Set down every entry word for word. Omit the pictures.

DATA FOR THIS EXERCISE
..........

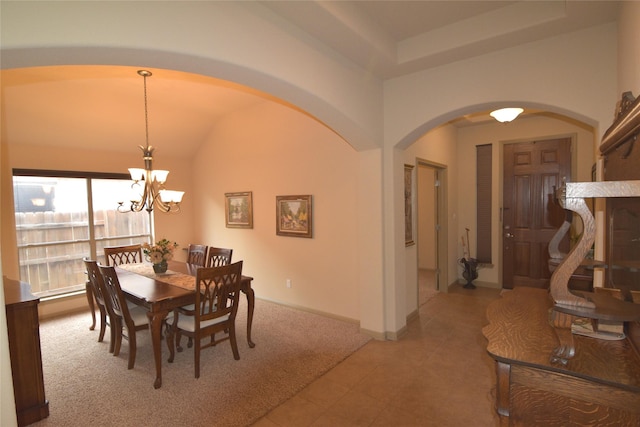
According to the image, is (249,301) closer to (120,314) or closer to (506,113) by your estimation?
(120,314)

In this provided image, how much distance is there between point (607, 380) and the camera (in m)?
1.03

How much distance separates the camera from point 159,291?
2.97 m

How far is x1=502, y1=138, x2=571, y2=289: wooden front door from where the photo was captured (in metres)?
4.92

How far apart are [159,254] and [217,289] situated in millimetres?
1252

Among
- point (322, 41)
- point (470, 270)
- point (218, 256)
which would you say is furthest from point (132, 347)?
point (470, 270)

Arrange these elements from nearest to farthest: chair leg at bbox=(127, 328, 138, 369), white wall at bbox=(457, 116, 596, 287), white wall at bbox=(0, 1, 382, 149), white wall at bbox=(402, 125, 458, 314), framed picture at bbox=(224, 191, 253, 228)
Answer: white wall at bbox=(0, 1, 382, 149)
chair leg at bbox=(127, 328, 138, 369)
white wall at bbox=(402, 125, 458, 314)
white wall at bbox=(457, 116, 596, 287)
framed picture at bbox=(224, 191, 253, 228)

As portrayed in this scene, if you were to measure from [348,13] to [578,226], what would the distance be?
471 cm

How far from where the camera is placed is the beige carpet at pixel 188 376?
2424 millimetres

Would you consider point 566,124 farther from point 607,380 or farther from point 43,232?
point 43,232

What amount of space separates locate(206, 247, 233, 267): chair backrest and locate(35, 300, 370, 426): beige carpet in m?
0.89

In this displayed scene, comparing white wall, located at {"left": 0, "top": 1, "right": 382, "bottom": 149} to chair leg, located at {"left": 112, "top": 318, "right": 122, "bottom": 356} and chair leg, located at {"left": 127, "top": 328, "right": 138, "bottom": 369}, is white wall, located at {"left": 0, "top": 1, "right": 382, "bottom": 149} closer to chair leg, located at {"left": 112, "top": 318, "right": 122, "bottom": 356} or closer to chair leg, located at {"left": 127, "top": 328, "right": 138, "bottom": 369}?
chair leg, located at {"left": 127, "top": 328, "right": 138, "bottom": 369}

..........

RESPONSE TO THE EXERCISE
According to the image, is (249,301) closer to (120,314) or closer to (506,113) by your estimation?
(120,314)

In this provided image, how much distance is there between point (607, 380) and the camera (in m)?
1.03

How much distance separates the camera from point 159,291?
2.97 m

How far is x1=502, y1=138, x2=571, y2=289: wooden front door from where the photo was captured (in metres)?
4.92

How far apart are [159,254] and [217,289] situated in millimetres?
1252

Among
- point (322, 41)
- point (470, 270)
- point (218, 256)
which would you say is furthest from point (132, 347)?
point (470, 270)

Arrange these elements from nearest to farthest: chair leg at bbox=(127, 328, 138, 369), white wall at bbox=(457, 116, 596, 287), white wall at bbox=(0, 1, 382, 149), white wall at bbox=(402, 125, 458, 314), framed picture at bbox=(224, 191, 253, 228)
Answer: white wall at bbox=(0, 1, 382, 149)
chair leg at bbox=(127, 328, 138, 369)
white wall at bbox=(402, 125, 458, 314)
white wall at bbox=(457, 116, 596, 287)
framed picture at bbox=(224, 191, 253, 228)

As portrayed in this scene, if you were to measure from [348,13] to [578,226], what would the distance be?
471 cm

How far from where the camera is placed is the beige carpet at pixel 188 376?
2424 millimetres

Would you consider point 566,124 farther from point 607,380 or farther from point 43,232?
point 43,232

What amount of space separates locate(206, 247, 233, 267): chair backrest and locate(35, 300, 370, 426): beige carpet in m?
0.89

In this displayed scene, comparing white wall, located at {"left": 0, "top": 1, "right": 382, "bottom": 149} to chair leg, located at {"left": 112, "top": 318, "right": 122, "bottom": 356} and chair leg, located at {"left": 127, "top": 328, "right": 138, "bottom": 369}, is white wall, located at {"left": 0, "top": 1, "right": 382, "bottom": 149} closer to chair leg, located at {"left": 112, "top": 318, "right": 122, "bottom": 356} or closer to chair leg, located at {"left": 127, "top": 328, "right": 138, "bottom": 369}?
chair leg, located at {"left": 127, "top": 328, "right": 138, "bottom": 369}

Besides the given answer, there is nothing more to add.